Trump cannot end birthright citizenship through an Executive Order. There would need to be an overturning or modification to the 14th Amendment, which provides that, “All persons born or naturalized in the United States, and subject to the jurisdiction thereof, are citizens of the United States and of the State wherein they reside. No State shall make or enforce any law which shall abridge the privileges or immunities of citizens of the United States; nor shall any State deprive any person of life, liberty, or property, without due process of law; nor deny to any person within its jurisdiction the equal protection of the laws.”
Fortunately, it is extremely complicated and difficult for the U.S. Constitution to be changed or amended, according to the process described by LexisNexis as follows:
An amendment to the Constitution is an improvement, a correction or a revision to the original content approved in 1788. To date, 27 Amendments have been approved, six have been disapproved and thousands have been discussed.
Article V of the Constitution prescribes how an amendment can become a part of the Constitution. While there are two ways, only one has ever been used. All 27 Amendments have been ratified after two-thirds of the House and Senate approve of the proposal and send it to the states for a vote. Then, three-fourths of the states must affirm the proposed Amendment.
The other method of passing an amendment requires a Constitutional Convention to be called by two-thirds of the legislatures of the States. That Convention can propose as many amendments as it deems necessary. Those amendments must be approved by three-fourths of the states.

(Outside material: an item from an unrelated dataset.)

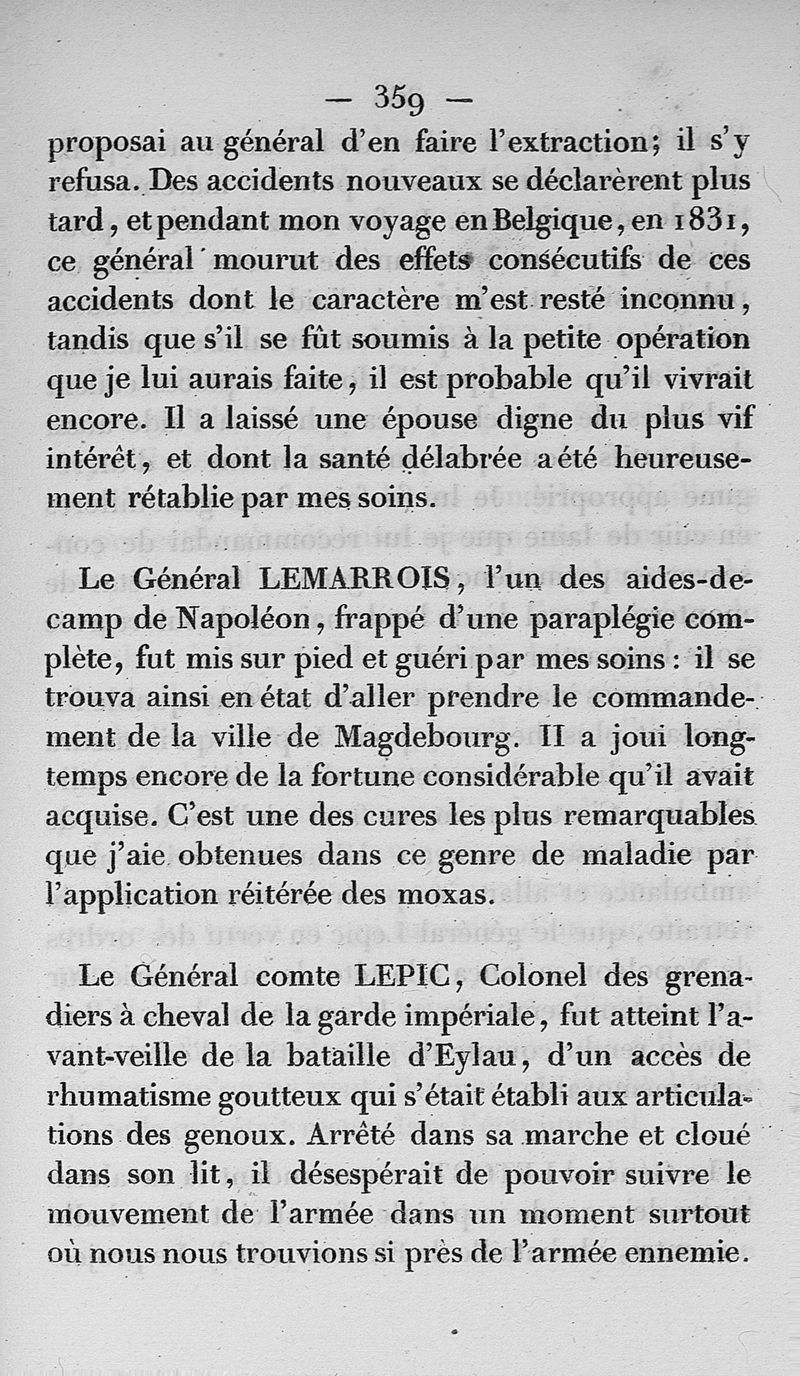 — 359 —

proposai au général d'en faire l'extraction; il s'y refusa. Des accidents nouveaux se déclarèrent plus tard, et pendant mon voyage en Belgique, en 1831, ce général mourut des effets consécutifs de ces accidents dont le caractère m'est resté inconnu, tandis que s'il se fût soumis à la petite opération que je lui aurais faite, il est probable qu'il vivrait encore. Il a laissé une épouse digne du plus vif intérêt, et dont la santé délabrée a été heureusement rétablie par mes soins.

Le Général LEMARROIS, l'un des aides-de-camp de Napoléon, frappé d'une paraplégie complète, fut mis sur pied et guéri par mes soins : il se trouva ainsi en état d'aller prendre le commandement de la ville de Magdebourg. Il a joui longtemps encore de la fortune considérable qu'il avait acquise. C'est une des cures les plus remarquables que j'aie obtenues dans ce genre de maladie par l'application réitérée des moxas.

Le Général comte LEPIC, Colonel des grenadiers à cheval de la garde impériale, fut atteint l'avant-veille de la bataille d'Eylau, d'un accès de rhumatisme goutteux qui s'était établi aux articulations des genoux. Arrêté dans sa marche et cloué dans son lit, il désespérait de pouvoir suivre le mouvement de l'armée dans un moment surtout où nous nous trouvions si près de l'armée ennemie.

The actual wording of Article V is: "The Congress, whenever two thirds of both Houses shall deem it necessary, shall propose Amendments to this Constitution, or, on the Application of the Legislatures of two thirds of the several States, shall call a Convention for proposing Amendments, which, in either Case, shall be valid to all Intents and Purposes, as part of this Constitution, when ratified by the Legislatures of three fourths of the several States, or by Conventions in three fourths thereof, as the one or the other Mode of Ratification may be proposed by the Congress; Provided that no Amendment which may be made prior to the Year One thousand eight hundred and eight shall in any Manner affect the first and fourth Clauses in the Ninth Section of the first Article; and that no State, without its Consent, shall be deprived of its equal Suffrage in the Senate."
There are countless pressing questions about what Trump might try to do regarding his position on birthright citizenship. If he tries to issue such an Executive Order, and then attempts to compel the State Department to follow that Order in the issuance of passports, this could complicate the process for foreign Intended Parents to obtain the necessary documents (i.e. a U.S. Passport) for international travel to return home.
Hopefully, such an Order would be immediately stayed by the Courts. At Worldwide Surrogacy, we will keep a close watch on any such developments and take steps to protect all of our international Intended Parents.